A few days ago I saw this post on Hacker News, Ziplm: Gzip-Backed Language Model. It described ziplm, a simple language model built using lossless compression. The Hacker news article led me to this paper, “Low-Resource” Text Classification: A Parameter-Free Classification Method with Compressors by Jiang et al. This paper describes a text classification model based on compression methods such as gzip. The authors claim that the results are competitive with non-pretrained deep learning methods on some datasets. It even outperforms BERT in tests.
The most interesting feature of the paper is that it contains Python code implementing the method in fourteen lines of code. When compared to the code of a deep learning language model like BERT, that is some impressive compression.
Using a lossless compression method like gzip as a language model makes sense. Lossless compression implements a simple form of "understanding" of the text.
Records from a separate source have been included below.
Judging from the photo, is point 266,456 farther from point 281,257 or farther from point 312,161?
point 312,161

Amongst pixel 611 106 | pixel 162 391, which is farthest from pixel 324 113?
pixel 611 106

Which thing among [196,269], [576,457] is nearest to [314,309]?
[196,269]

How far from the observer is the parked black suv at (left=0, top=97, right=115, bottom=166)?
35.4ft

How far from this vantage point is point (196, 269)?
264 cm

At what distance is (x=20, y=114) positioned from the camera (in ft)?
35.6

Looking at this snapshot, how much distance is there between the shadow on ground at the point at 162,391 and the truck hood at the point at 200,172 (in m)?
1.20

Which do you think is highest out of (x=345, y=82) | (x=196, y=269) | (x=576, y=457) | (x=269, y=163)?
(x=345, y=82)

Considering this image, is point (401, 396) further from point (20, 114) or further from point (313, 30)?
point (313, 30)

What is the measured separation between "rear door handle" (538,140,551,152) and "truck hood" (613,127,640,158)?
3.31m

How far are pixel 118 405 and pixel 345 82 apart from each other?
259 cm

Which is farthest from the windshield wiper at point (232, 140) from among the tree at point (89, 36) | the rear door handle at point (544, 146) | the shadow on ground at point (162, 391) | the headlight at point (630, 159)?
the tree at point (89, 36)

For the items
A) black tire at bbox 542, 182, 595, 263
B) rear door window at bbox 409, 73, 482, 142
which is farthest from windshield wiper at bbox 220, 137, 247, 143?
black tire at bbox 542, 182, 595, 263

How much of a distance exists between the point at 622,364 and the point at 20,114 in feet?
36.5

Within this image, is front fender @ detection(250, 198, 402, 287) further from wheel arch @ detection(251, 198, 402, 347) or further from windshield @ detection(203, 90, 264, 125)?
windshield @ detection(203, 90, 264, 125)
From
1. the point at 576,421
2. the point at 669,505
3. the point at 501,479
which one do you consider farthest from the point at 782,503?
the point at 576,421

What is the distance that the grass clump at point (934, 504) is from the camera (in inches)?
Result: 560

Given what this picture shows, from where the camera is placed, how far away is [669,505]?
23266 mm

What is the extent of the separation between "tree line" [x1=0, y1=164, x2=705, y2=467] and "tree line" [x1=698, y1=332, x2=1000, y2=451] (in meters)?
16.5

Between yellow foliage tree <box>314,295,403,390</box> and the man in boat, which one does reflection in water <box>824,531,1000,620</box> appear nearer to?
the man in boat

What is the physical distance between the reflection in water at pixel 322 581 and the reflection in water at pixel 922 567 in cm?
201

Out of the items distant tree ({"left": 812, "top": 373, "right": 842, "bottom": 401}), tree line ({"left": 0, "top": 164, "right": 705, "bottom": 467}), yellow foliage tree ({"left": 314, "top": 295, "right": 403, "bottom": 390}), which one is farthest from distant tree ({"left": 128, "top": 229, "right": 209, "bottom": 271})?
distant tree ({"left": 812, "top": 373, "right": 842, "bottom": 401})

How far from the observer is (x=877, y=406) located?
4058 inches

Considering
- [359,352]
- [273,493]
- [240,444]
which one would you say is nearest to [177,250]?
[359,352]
It tries to reference the position of a character or string of characters from their last occurrence, and define how many of these characters can be repeated. It replaces the character pattern by the pattern and a count of the occurrences.
The idea behind using compression for text classification is that text from similar classes show similar patterns. Since lossless compression methods capture regular patters in the text, text from similar classes should compress in a similar way.
More specifically, if C() represents the compressed size of some text. $C(xy) - C(x)$ represents how many more bytes to we need to encode the text y based on the information in x. xy is the concatenation of x and y.
To implement a text classifier, we use a simplified version of information distance, using C(x) to approximate the Kolmogorov complexity of x. The approximation, called the normalized compression distance (NCD) is defined
\[NCD(x,y) = \frac{{C(xy) - \min (C(x),C(y))}}{{\max (C(x),C(y))}}\].
See the Jiang paper for a derivation.
Given, the NCD, the paper displays Python code to implement a simple classifier.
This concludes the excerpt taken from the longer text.